From: Jaydeep Patil <Jaydeep.Patil@imgtec.com>
To: Rich Felker <dalias@libc.org>
Cc: "musl@lists.openwall.com" <musl@lists.openwall.com>
Subject: RE: [PATCH] Fix atomic_arch.h for MIPS32 R6
Date: Wed, 30 Mar 2016 09:45:59 +0000 [thread overview]
Message-ID: <BD7773622145634B952E5B54ACA8E349AA24C18C@PUMAIL01.pu.imgtec.org> (raw)
In-Reply-To: <20160329133254.GM21636@brightrain.aerifal.cx>
>-----Original Message-----
>From: Rich Felker [mailto:dalias@aerifal.cx] On Behalf Of Rich Felker
>Sent: 29 March 2016 PM 07:03
>To: Jaydeep Patil
>Cc: musl@lists.openwall.com
>Subject: Re: [musl] [PATCH] Fix atomic_arch.h for MIPS32 R6
>
>On Tue, Mar 29, 2016 at 07:16:46AM +0000, Jaydeep Patil wrote:
>> >-----Original Message-----
>> >From: Rich Felker [mailto:dalias@aerifal.cx] On Behalf Of Rich Felker
>> >Sent: 29 March 2016 AM 09:41
>> >To: Jaydeep Patil
>> >Cc: musl@lists.openwall.com
>> >Subject: Re: [musl] [PATCH] Fix atomic_arch.h for MIPS32 R6
>> >
>> >On Tue, Mar 29, 2016 at 03:54:02AM +0000, Jaydeep Patil wrote:
>> >> >-----Original Message-----
>> >> >From: Rich Felker [mailto:dalias@aerifal.cx] On Behalf Of Rich
>> >> >Felker
>> >> >Sent: 28 March 2016 PM 06:35
>> >> >To: Jaydeep Patil
>> >> >Cc: musl@lists.openwall.com
>> >> >Subject: Re: [musl] [PATCH] Fix atomic_arch.h for MIPS32 R6
>> >> >
>> >> >On Mon, Mar 28, 2016 at 05:07:39AM +0000, Jaydeep Patil wrote:
>> >> >> >> >I was just saying it makes the code less cluttered to use
>> >> >> >> >them spuriously even though we don't need to:
>> >> >> >> >
>> >> >> >> > ".set push ; "
>> >> >> >> >#if __mips_isa_rev < 6
>> >> >> >> > ".set mips2 ; "
>> >> >> >> >#endif
>> >> >> >> > "ll %0, %1 ; .set pop"
>> >> >> >> >
>> >> >> >> >or similar.
>> >> >> >> >
>> >> >> >> >It's also not clear to me whether the "m" constraint is
>> >> >> >> >valid anymore for the R6 ll/sc instructions since they take
>> >> >> >> >a 9-bit offset now instead of a
>> >> >> >16-bit offset.
>> >> >> >> >The compiler could generate an address expression whose
>> >> >> >> >offset part does not fit in 9 bits. In that case we may need
>> >> >> >> >to #if the whole function (or at least the __asm__
>> >> >> >> >statement) separately rather than just
>> >> >> >skipping the .set mips2....
>> >> >> >> >
>> >> >> >>
>> >> >> >> The "m" constrain is still valid here, as the offset will be 0 in this
>case..
>> >> >> >
>> >> >> >How can you assume the offset will be 0? It's the compiler's
>> >> >> >choice what to use. For instance, a_cas(&foo->bar, t, s) is
>> >> >> >likely to have an offset equal to
>> >> >> >offsetof(__typeof__(foo),bar). AFAIK this happens in practice
>> >> >> >with small offsets in mutex structures, etc. so the bug may be
>> >> >> >unlikely to be hit, but I think it's still an incorrect-
>> >constraint bug.
>> >> >>
>> >> >> Compiler generates appropriate LL/SC based on the offset.

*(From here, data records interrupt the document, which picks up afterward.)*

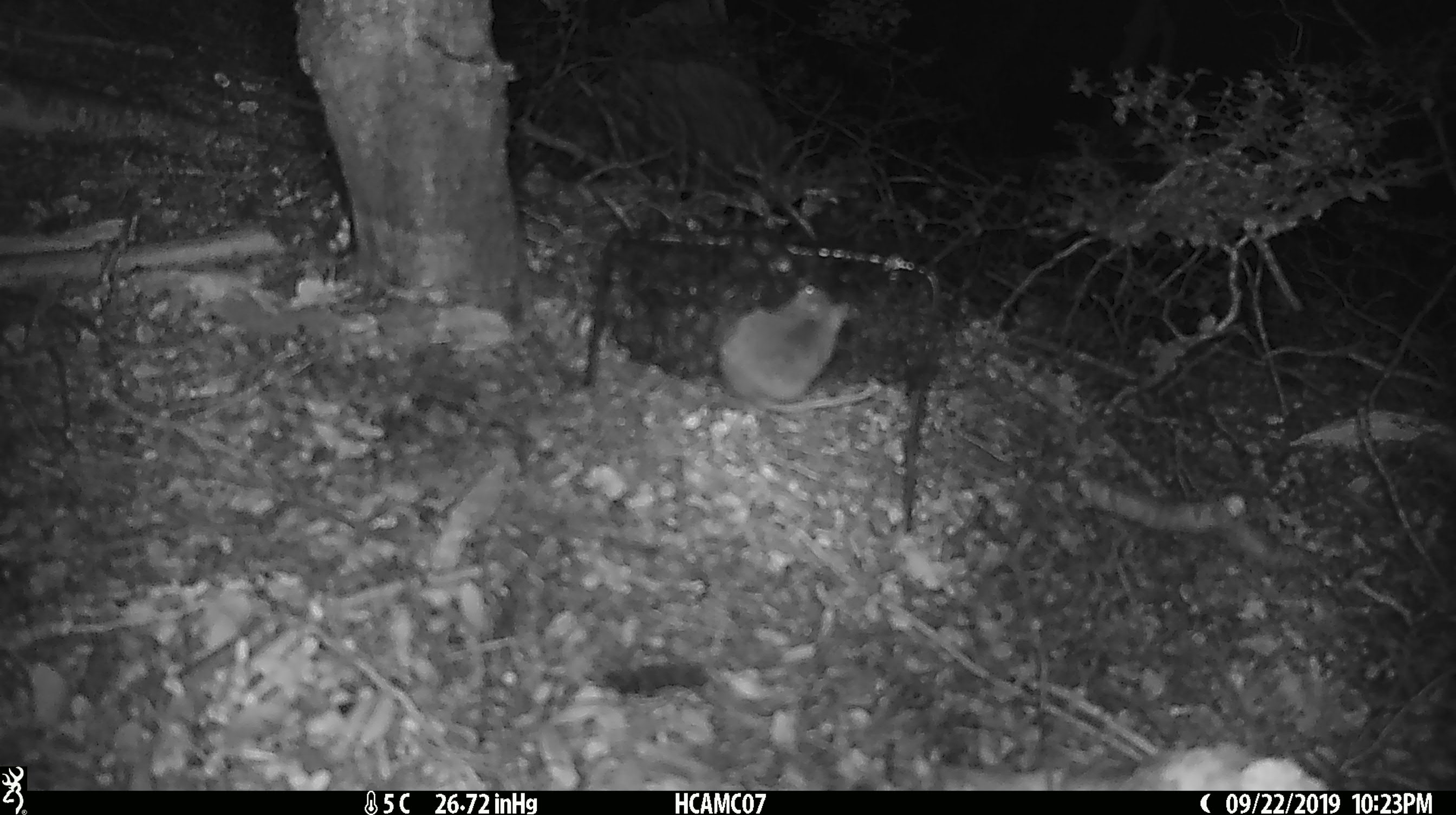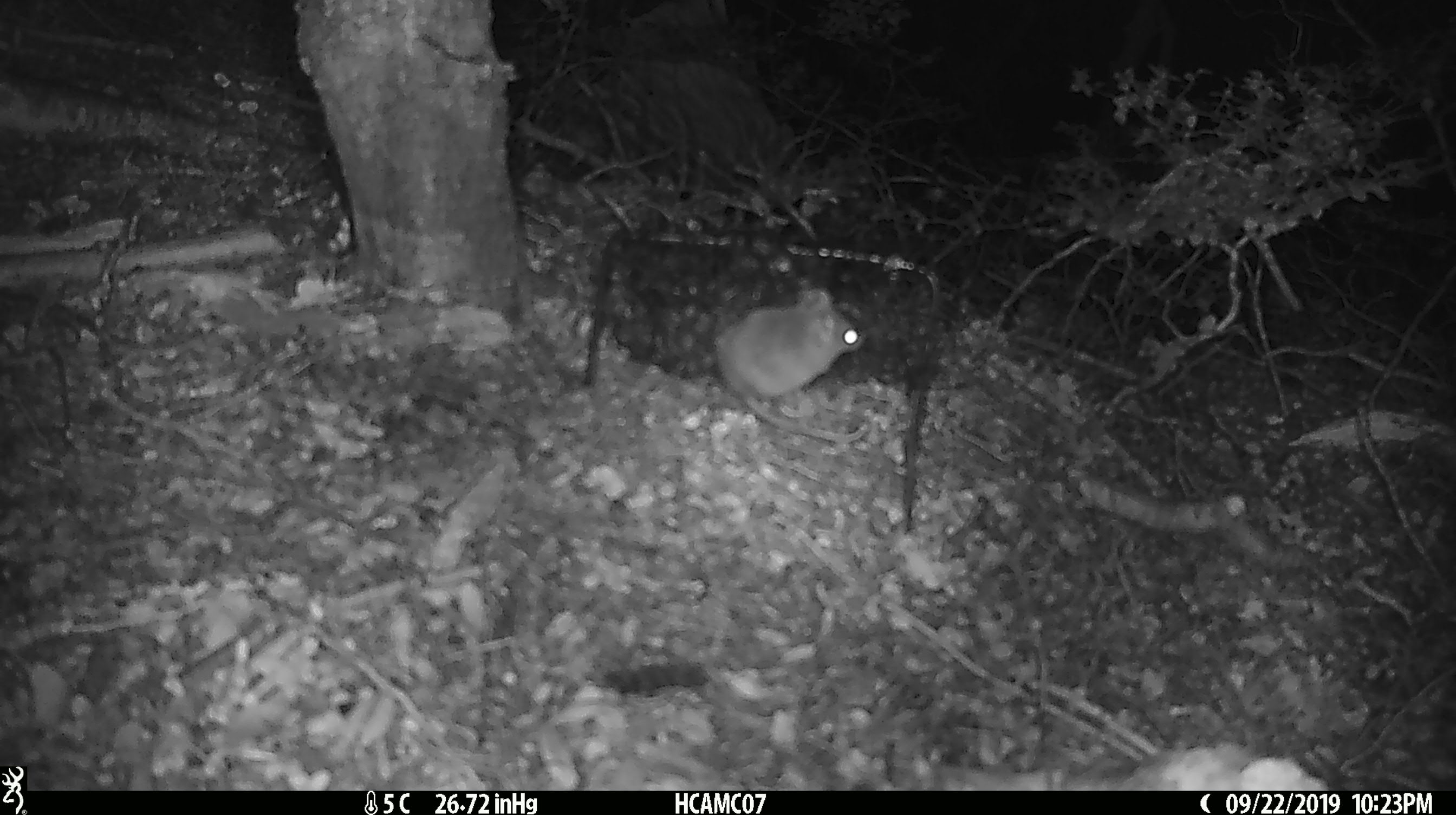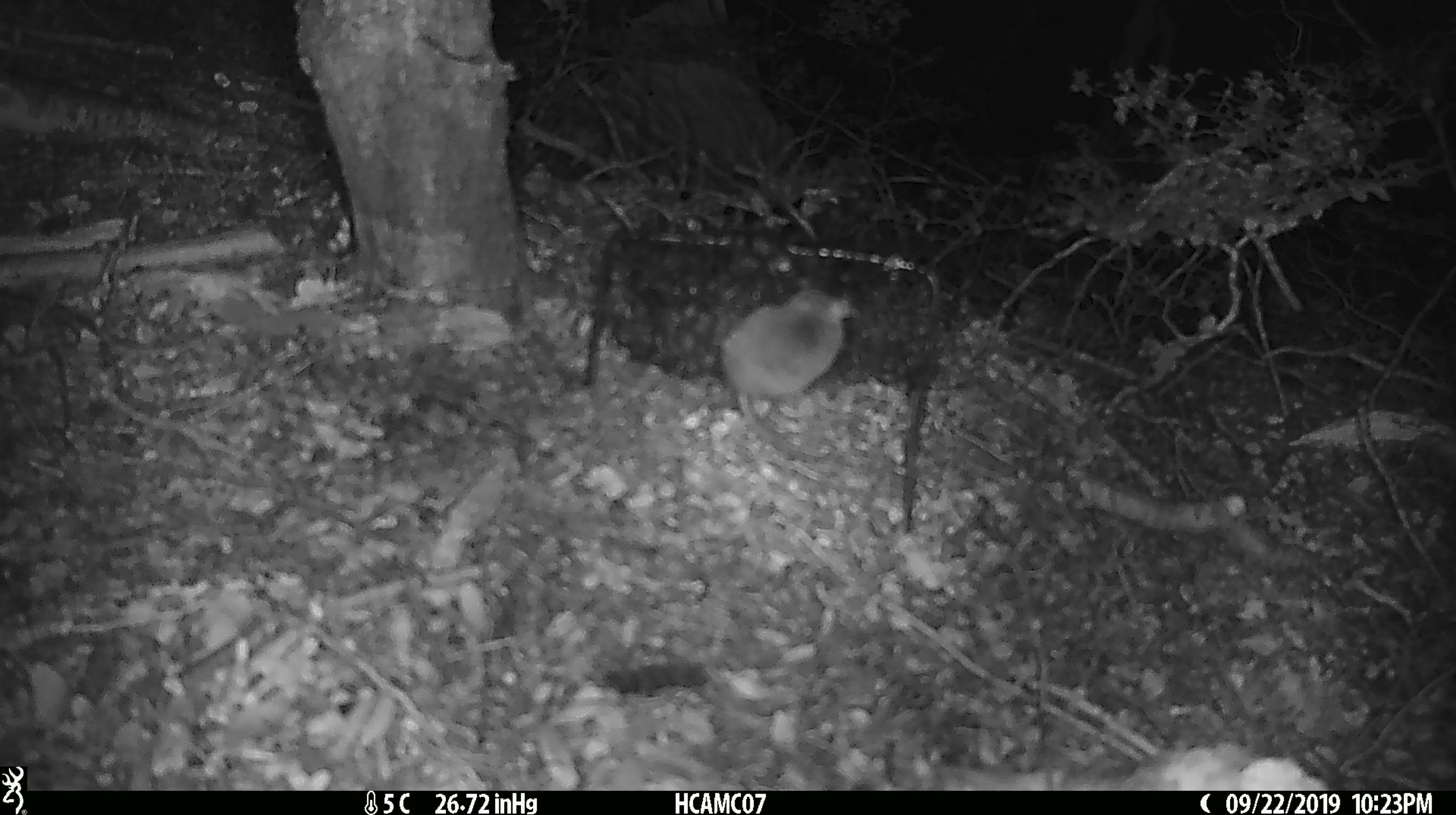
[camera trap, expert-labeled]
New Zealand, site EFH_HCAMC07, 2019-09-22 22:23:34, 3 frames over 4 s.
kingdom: Animalia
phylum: Chordata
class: Mammalia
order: Rodentia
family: Muridae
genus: Mus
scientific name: Mus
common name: mouse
Mouse (Mus).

>> >> >> Compiler adds the offset to the base register if it does not fit 9bits.
>> >> >
>> >> >The compiler has no way of knowing that the operand will be used
>> >> >with ll with the 9-bit offset restriction; as far as it knows, it
>> >> >will be used in a normal context where a 16-bit offset is valid. I
>> >> >don't have a toolchain that will target r6, but you can try the
>> >> >following program which produces an offset of 4096 for loading p[1024]:
>> >> >
>> >> >unsigned ll1k(volatile unsigned *p) {
>> >> > unsigned val;
>> >> > __asm__ __volatile__ ("ll %0, %1" : "=r"(val) : "m"(p[1024]) :
>> >> >"memory" );
>> >> > return val;
>> >> >}
>> >> >
>> >> >I would expect this to produce errors at assembly time on r6.
>> >> >Rich
>> >>
>> >> This is what compiler has generated for above function:
>> >>
>> >> $ gcc -c -o main.o main.c -O3 -mips32r6 -mabi=32
>> >>
>> >> Objdump:
>> >>
>> >> 00000000 <ll1k>:
>> >> 0: 24821000 addiu v0,a0,4096
>> >> 4: 7c420036 ll v0,0(v0)
>> >> 8: d81f0000 jrc ra
>> >> c: 00000000 nop
>> >
>> >Can you try gcc -S instead of -c (still at -O3) to produce asm output
>> >without assembling it?
>>
>> Generated asssembly:
>>
>> #APP
>> # 4 "test.c" 1
>> ll $2, 4096($4)
>> # 0 "" 2
>> #NO_APP
>> jrc $31
>>
>> Even if we set "noreorder" before LL, assembler generates addiu+ll:
>>
>> 00000000 <ll1k>:
>> 0: 24821000 addiu v0,a0,4096
>> 4: 7c420036 ll v0,0(v0)
>> 8: d81f0000 jrc ra
>> c: 00000000 nop
>
>I see. I suspected the assembler was doing it. "noat", not "noreorder", is the
>way to suppress things like this but I doubt even "noat" does it since a
>separate temp register ("at") is not needed in this case.
>
>If all assembers that support R6 support this rewriting, then the ZC constraint
>in gcc is really just an optimization, not strictly necessary. We should probably
>check (1) whether clang's internal assembler can do the rewriting, and (2)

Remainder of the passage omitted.